▶ [PROBLEM REQUIREMENTS]
Below are entries. Give back exactly the lines from the one containing "Какие бывают семьи?" through the one containing "Parcours du patient VIH", inclusive, without the pictures.

▶ [PROVIDED DATA]
┄┄┄┄┄┄┄┄┄┄

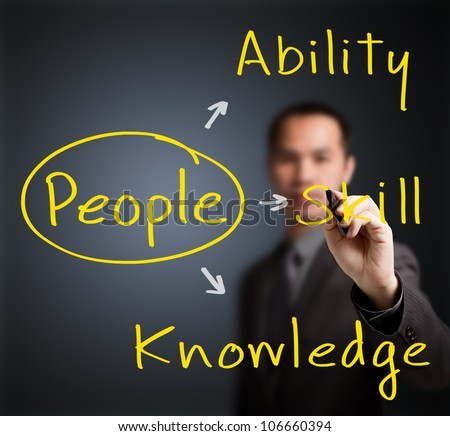 business man writing people management concept ability - knowledge - skill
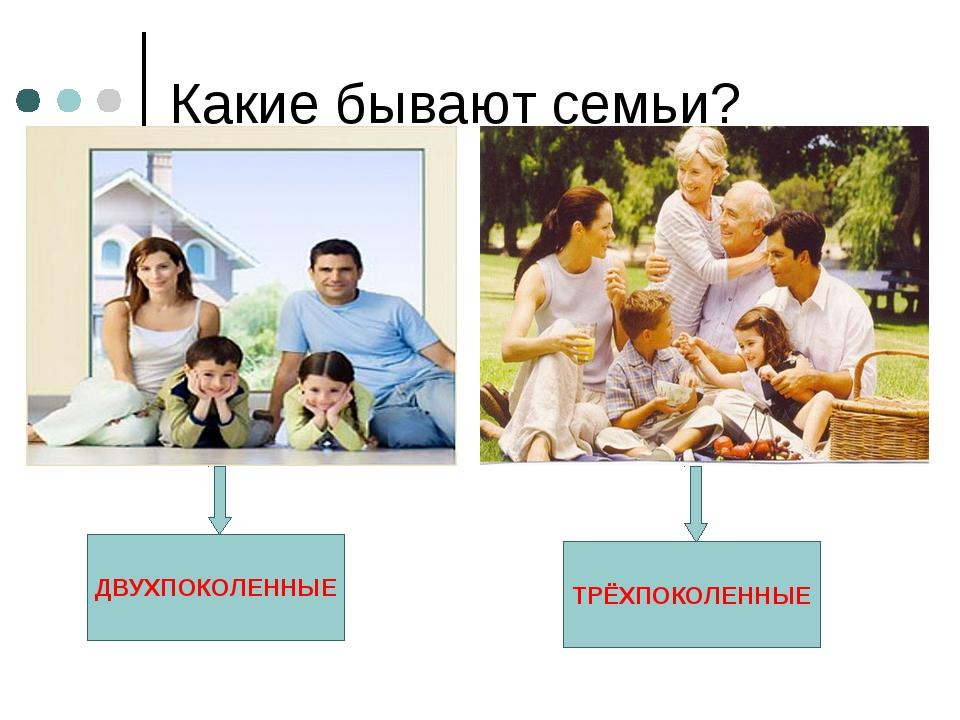 Какие бывают семьи? ДВУХПОКОЛЕННЫЕ ТРЁХПОКОЛЕННЫЕ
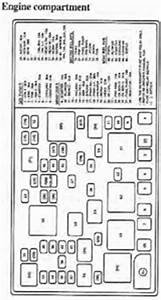 fuse box diagram 2003 kia spectra engine - 2013 infiniti g37 wiring diagram  - furnaces.losdol2.jeanjaures37.fr  wiring diagram resource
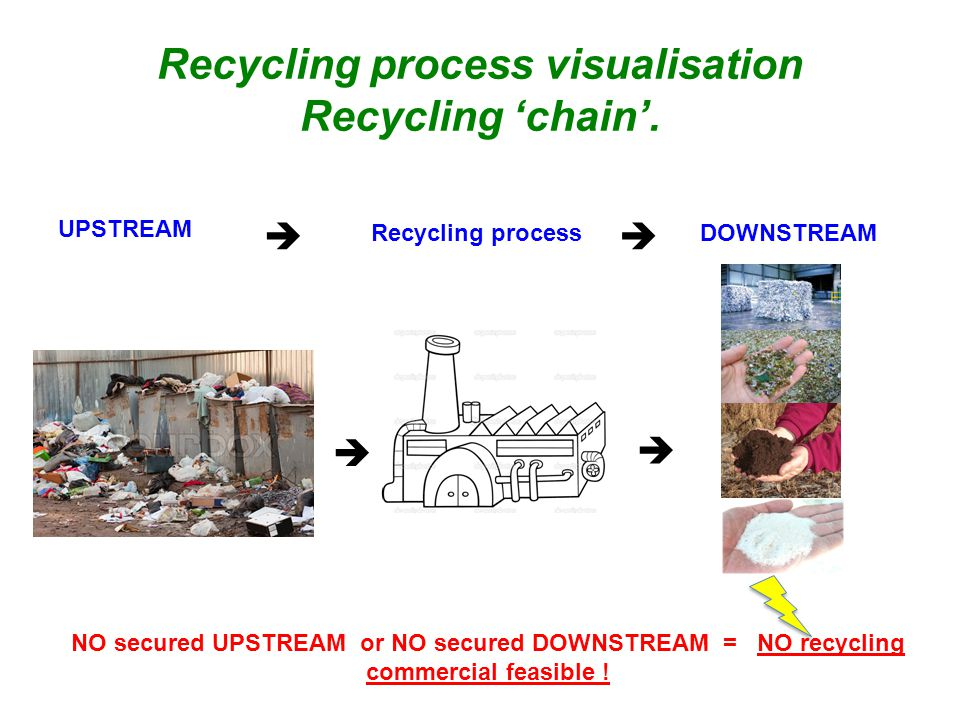 Recycling process visualisation Recycling 'chain'.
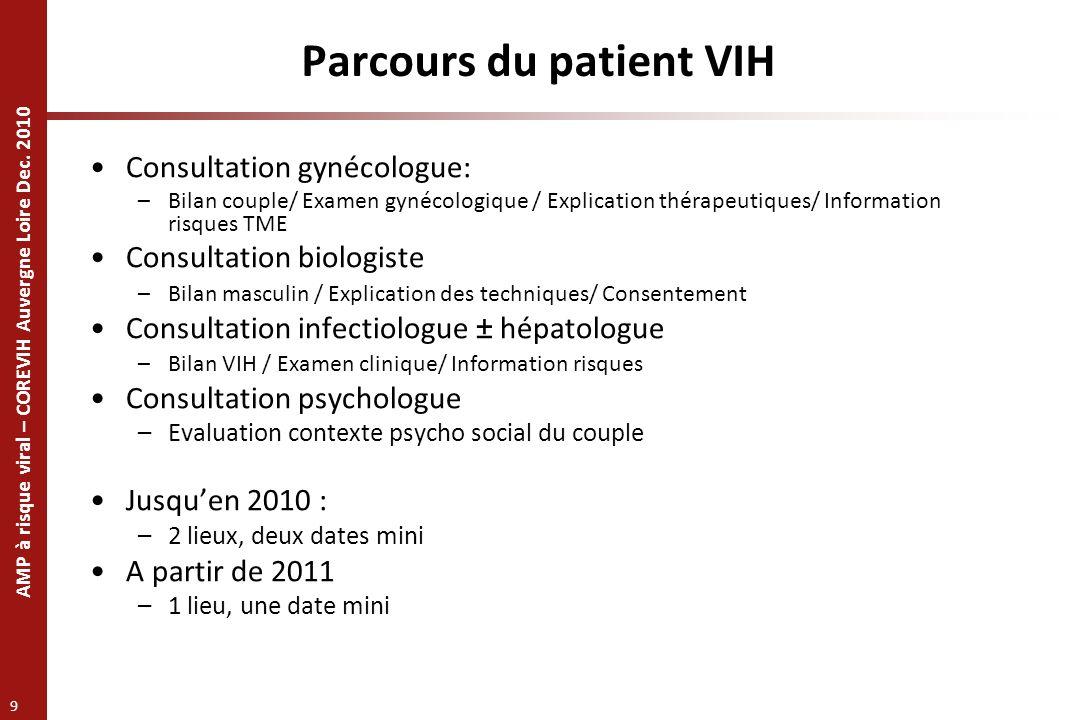 Parcours du patient VIH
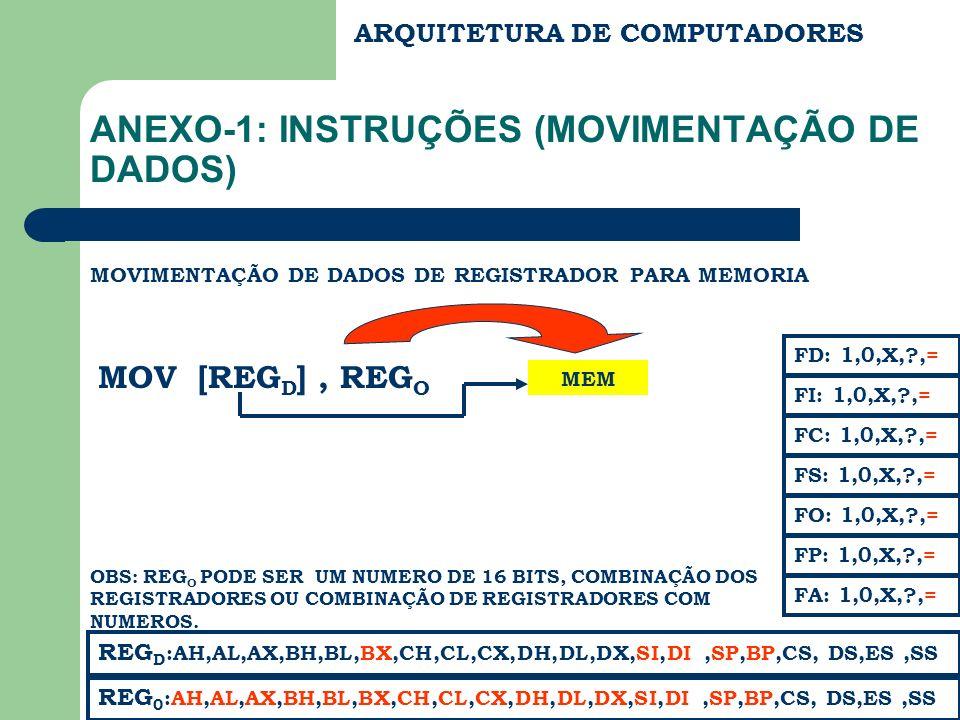ARQUITETURA DE COMPUTADORES ANEXO-1: INSTRUÇÕES (MOVIMENTAÇÃO DE DADOS) MOVIMENTAÇÃO DE DADOS DE REGISTRADOR PARA MEMORIA MOV [REG D ], REG O REG D :AH,AL,AX,BH,BL,BX,CH,CL,CX,DH,DL,DX,SI,DI,SP,BP,CS, DS,ES,SS FC: 1,0,X,?,= FS: 1,0,X,?,= FA: 1,0,X,?,= FD: 1,0,X,?,= FI: 1,0,X,?,= REG 0 :AH,AL,AX,BH,BL,BX,CH,CL,CX,DH,DL,DX,SI,DI,SP,BP,CS, DS,ES,SS FP: 1,0,X,?,= FO: 1,0,X,?,= MEM OBS: REG O PODE SER UM NUMERO DE 16 BITS, COMBINAÇÃO DOS REGISTRADORES OU COMBINAÇÃO DE REGISTRADORES COM NUMEROS.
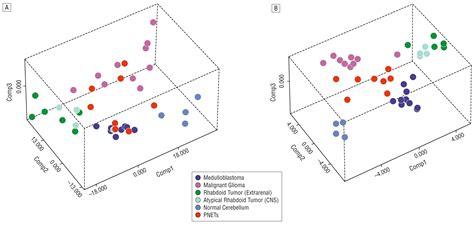 best neurology journals application of microarrays to neurological disease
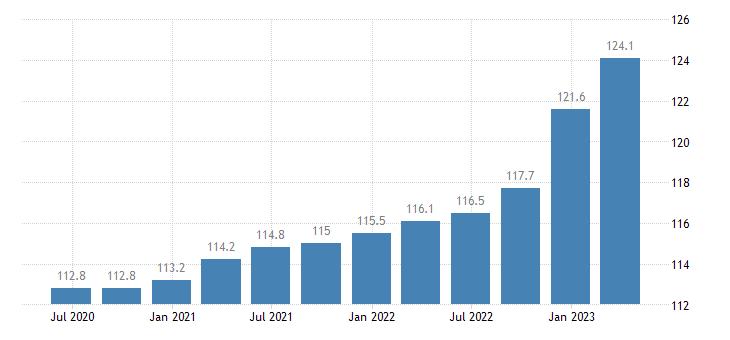 latvia service producer prices telecommunications eurostat data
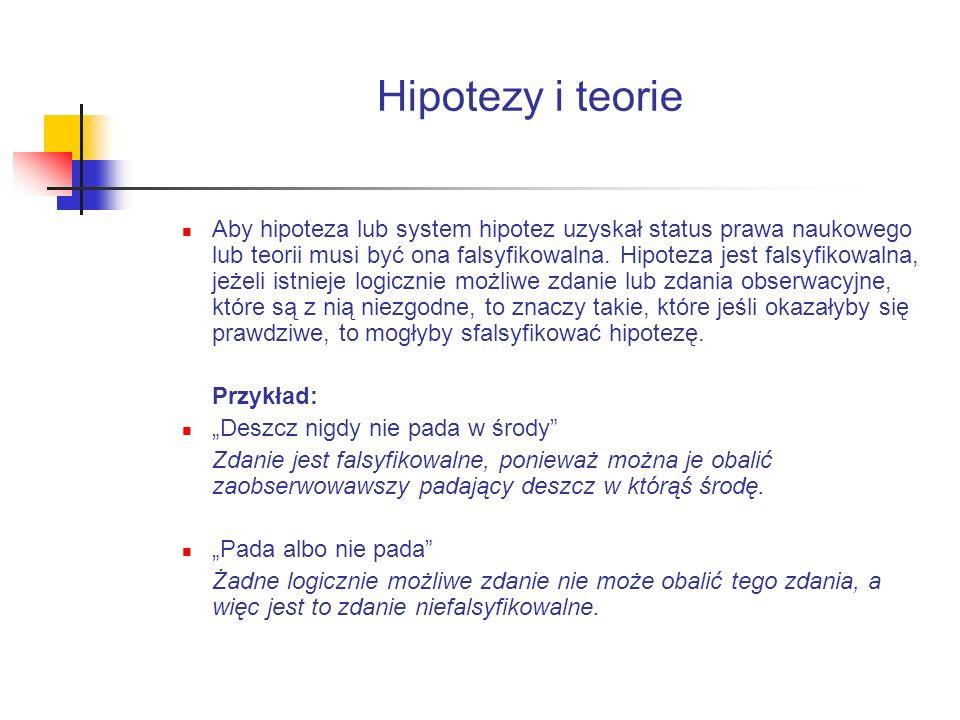Hipotezy i teorie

┄┄┄┄┄┄┄┄┄┄

▶ [EXPECTED ANSWER]
 Какие бывают семьи? ДВУХПОКОЛЕННЫЕ ТРЁХПОКОЛЕННЫЕ
 fuse box diagram 2003 kia spectra engine - 2013 infiniti g37 wiring diagram  - furnaces.losdol2.jeanjaures37.fr  wiring diagram resource
 Recycling process visualisation Recycling 'chain'.
 Parcours du patient VIH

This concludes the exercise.